Il haussa un sourcil. Elle grogna :

- Oui, je sais il faudra que j'apprenne à en faire, mais bon ça ne doit pas être si compliqué si des enfants de cinq ans y arrivent !

- Tu pourrais t'acheter une voiture et passer ton permis aussi.

- Et galérer pour trouver une place ! Je n'en vois pas l'utilité !

Il rit, elle s'enflammait si facilement, ce débat, ils l'avaient mené un nombre incalculable de fois, il concédait qu'elle n'avait pas vraiment tort. Pourtant, le sentiment paternel qu'il éprouvait à son égard souhaitait qu'elle soit en sécurité. Il lui prit la main et la serra.

- Bon, ce n'est pas que je veux te mettre à la porte, mais il commence à se faire tard et tu commences demain.

Rosa sourit à ce rappel. Elle avait hâte de visiter l'établissement, bien qu'elle avait eu l'occasion d'en faire un rapide tour lors de son entretien d'embauche. Elle se leva, le serra dans ses bras une dernière fois et quitta l'établissement sans se retourner. Elle savait qu'elle ne devait pas regarder en arrière, assurément les larmes qui menaçaient de s'écouler s'échapperaient finalement et dévaleraient ses joues. Elle n'était pas triste, juste émue et consciente de l'étape qu'elle franchissait. Un nouvel avenir se dessinait, de nouveaux défis, elle en avait besoin pour avancer. Elle fit pour la dernière fois le trajet jusqu'à son appartement. quinze minutes à pied qui lui permettaient de se vider la tête avant de rentrer. Elle prit une longue douche, se défaisant des odeurs de cuisine. Elle n'avait pas vraiment sommeil, elle était excitée par la journée du lendemain.

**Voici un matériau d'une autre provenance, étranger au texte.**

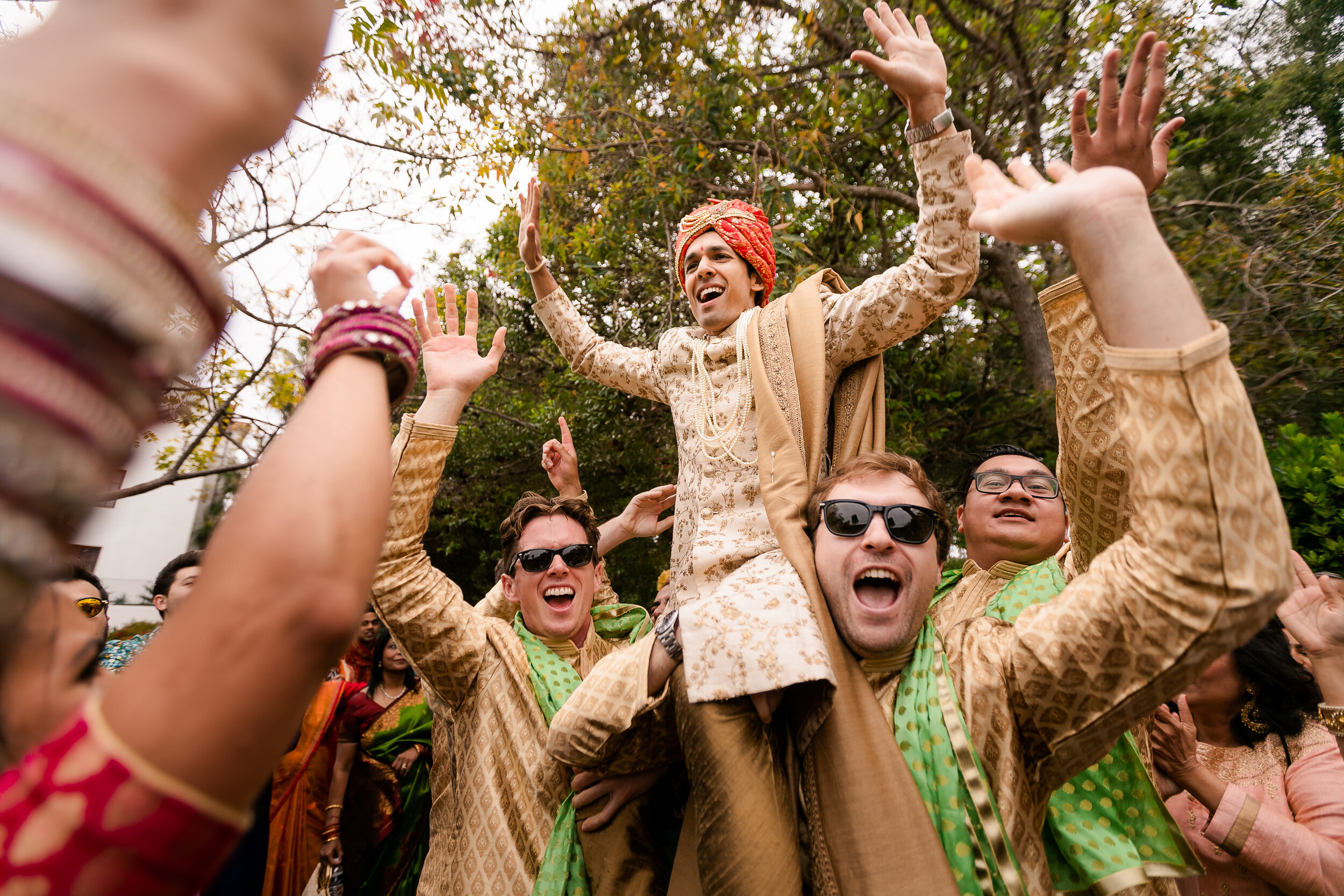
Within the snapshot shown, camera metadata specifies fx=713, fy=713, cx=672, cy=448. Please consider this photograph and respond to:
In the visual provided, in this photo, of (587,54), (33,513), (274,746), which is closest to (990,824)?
(274,746)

Elle se demanda si le chef se souviendrait d'elle, elle n'avait que quinze ans à l'époque. Elle n'avait pas l'impression d'avoir beaucoup changé. En même temps, il avait certainement croisé beaucoup de jeunes depuis sa visite. Elle avait un peu suivi son actualité. Il ne s'était pas marié mais avait enchaîné les succès culinaires. Il participait à des émissions de télévision, avait ouvert trois restaurants, deux étaient étoilés. Il avait énormément de charisme et charmaient ses clients tant par se cuisine que le personnage qu'il incarnait. On savait peu de choses sur son passé, il était arrivé jeune dans les cuisines et comme elle, avait progressé très vite avec un talent indéniable. Ce n'était pas pour rien qu'elle avait choisi de travailler à ses côtés. Elle était persuadée que leur collaboration changerait sa vie. Elle ne savait pas vraiment encore à quel point.

Elle prépara soigneusement sa tenue et son matériel pour le lendemain. Dans quelques heures, elle serait en face de l'homme qui lui avait donné un but à atteindre.